STATED EXERCISE: Transcribe the records below exactly as they appear.

RECORDED INFORMATION:
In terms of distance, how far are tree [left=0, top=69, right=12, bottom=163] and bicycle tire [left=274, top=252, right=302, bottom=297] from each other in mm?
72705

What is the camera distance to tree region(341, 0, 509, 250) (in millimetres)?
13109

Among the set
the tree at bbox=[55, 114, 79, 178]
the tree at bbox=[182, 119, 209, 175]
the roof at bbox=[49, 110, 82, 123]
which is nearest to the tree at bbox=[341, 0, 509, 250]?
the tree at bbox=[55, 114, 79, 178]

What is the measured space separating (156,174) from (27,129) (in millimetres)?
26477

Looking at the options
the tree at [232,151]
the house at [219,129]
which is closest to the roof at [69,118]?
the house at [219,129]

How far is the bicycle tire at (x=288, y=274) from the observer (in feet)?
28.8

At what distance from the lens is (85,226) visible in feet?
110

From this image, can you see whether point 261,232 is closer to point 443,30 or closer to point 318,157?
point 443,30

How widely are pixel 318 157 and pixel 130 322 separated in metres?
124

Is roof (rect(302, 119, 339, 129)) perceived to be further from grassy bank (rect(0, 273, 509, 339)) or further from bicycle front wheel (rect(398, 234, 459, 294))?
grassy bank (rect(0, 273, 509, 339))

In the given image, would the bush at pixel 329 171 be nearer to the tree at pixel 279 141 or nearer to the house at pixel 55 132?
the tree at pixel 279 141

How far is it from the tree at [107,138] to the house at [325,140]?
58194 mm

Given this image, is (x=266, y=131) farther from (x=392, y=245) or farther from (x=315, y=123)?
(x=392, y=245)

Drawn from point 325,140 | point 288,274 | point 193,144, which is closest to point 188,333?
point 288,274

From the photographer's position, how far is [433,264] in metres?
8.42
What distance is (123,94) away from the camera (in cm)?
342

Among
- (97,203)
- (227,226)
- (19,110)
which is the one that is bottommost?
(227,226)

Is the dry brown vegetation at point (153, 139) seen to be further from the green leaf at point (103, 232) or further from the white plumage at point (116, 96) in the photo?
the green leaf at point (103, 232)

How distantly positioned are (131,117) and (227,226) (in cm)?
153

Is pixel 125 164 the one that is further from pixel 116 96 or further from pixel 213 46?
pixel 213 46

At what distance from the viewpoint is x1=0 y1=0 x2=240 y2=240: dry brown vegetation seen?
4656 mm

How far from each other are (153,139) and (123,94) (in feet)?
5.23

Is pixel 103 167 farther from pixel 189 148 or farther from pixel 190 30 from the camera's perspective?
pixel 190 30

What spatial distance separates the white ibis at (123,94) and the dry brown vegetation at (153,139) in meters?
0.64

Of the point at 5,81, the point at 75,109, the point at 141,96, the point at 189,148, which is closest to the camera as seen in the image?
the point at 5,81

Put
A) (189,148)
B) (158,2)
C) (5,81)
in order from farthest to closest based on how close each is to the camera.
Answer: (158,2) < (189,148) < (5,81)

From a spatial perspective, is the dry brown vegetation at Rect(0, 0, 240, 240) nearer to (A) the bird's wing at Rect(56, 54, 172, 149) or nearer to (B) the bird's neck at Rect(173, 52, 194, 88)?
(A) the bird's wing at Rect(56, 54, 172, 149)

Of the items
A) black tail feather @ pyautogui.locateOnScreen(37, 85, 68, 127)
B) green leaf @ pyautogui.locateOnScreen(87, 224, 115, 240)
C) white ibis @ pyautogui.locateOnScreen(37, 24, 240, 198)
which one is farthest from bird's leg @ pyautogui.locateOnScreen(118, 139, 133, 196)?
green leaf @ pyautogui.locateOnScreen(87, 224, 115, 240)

RESPONSE:
In terms of distance, how far are tree [left=0, top=69, right=12, bottom=163] and bicycle tire [left=274, top=252, right=302, bottom=297] from each other in mm?
72705

What is the camera distance to tree region(341, 0, 509, 250) (in millimetres)?
13109

Among the set
the tree at bbox=[55, 114, 79, 178]
the tree at bbox=[182, 119, 209, 175]
the roof at bbox=[49, 110, 82, 123]
which is nearest to the tree at bbox=[341, 0, 509, 250]?
the tree at bbox=[55, 114, 79, 178]

What is the measured space separating (156,174) from (27,129) (in millimetres)?
26477

Looking at the options
the tree at [232,151]
the house at [219,129]
which is closest to the roof at [69,118]?
the house at [219,129]

How far is the bicycle tire at (x=288, y=274) from the observer (in feet)?
28.8

At what distance from the lens is (85,226) visible in feet?
110

From this image, can you see whether point 261,232 is closer to point 443,30 or closer to point 318,157?
point 443,30

How widely are pixel 318 157 and pixel 130 322 separated in metres?
124

Is roof (rect(302, 119, 339, 129)) perceived to be further from grassy bank (rect(0, 273, 509, 339)) or further from bicycle front wheel (rect(398, 234, 459, 294))?
grassy bank (rect(0, 273, 509, 339))

In the given image, would the bush at pixel 329 171 be nearer to the tree at pixel 279 141 or nearer to the house at pixel 55 132?
the tree at pixel 279 141

How far is it from the tree at [107,138] to the house at [325,140]?
58194 mm

Given this image, is (x=266, y=131) farther from (x=392, y=245) or farther from (x=315, y=123)?
(x=392, y=245)

Drawn from point 325,140 | point 288,274 | point 193,144, which is closest to point 188,333?
point 288,274

From the photographer's position, how far is [433,264] in metres?
8.42
What distance is (123,94) away from the camera (in cm)?
342

Among
- (97,203)
- (227,226)
- (19,110)
which is the one that is bottommost?
(227,226)

Is the dry brown vegetation at point (153, 139) seen to be further from the green leaf at point (103, 232) or further from the white plumage at point (116, 96) in the photo?
the green leaf at point (103, 232)

How distantly positioned are (131,117) and (227,226) (in cm)?
153

Is pixel 125 164 the one that is further from pixel 116 96 or further from pixel 213 46?
pixel 213 46

At what distance from the viewpoint is x1=0 y1=0 x2=240 y2=240: dry brown vegetation seen?
4656 mm

How far from each other are (153,139) and (123,94) (in feet)?
5.23

Is pixel 103 167 farther from pixel 189 148 or farther from pixel 190 30 from the camera's perspective?
pixel 190 30

What spatial distance separates the white ibis at (123,94) and the dry brown vegetation at (153,139) in meters?
0.64

Of the point at 5,81, the point at 75,109, the point at 141,96, the point at 189,148, which is closest to the camera as seen in the image?
the point at 5,81

Put
A) (189,148)
B) (158,2)
C) (5,81)
in order from farthest to closest based on how close each is to the camera.
Answer: (158,2) < (189,148) < (5,81)

From a spatial perspective, is the dry brown vegetation at Rect(0, 0, 240, 240) nearer to (A) the bird's wing at Rect(56, 54, 172, 149) or nearer to (B) the bird's neck at Rect(173, 52, 194, 88)?
(A) the bird's wing at Rect(56, 54, 172, 149)

Of the items
A) black tail feather @ pyautogui.locateOnScreen(37, 85, 68, 127)
B) green leaf @ pyautogui.locateOnScreen(87, 224, 115, 240)
C) white ibis @ pyautogui.locateOnScreen(37, 24, 240, 198)
which one is farthest from bird's leg @ pyautogui.locateOnScreen(118, 139, 133, 196)?
green leaf @ pyautogui.locateOnScreen(87, 224, 115, 240)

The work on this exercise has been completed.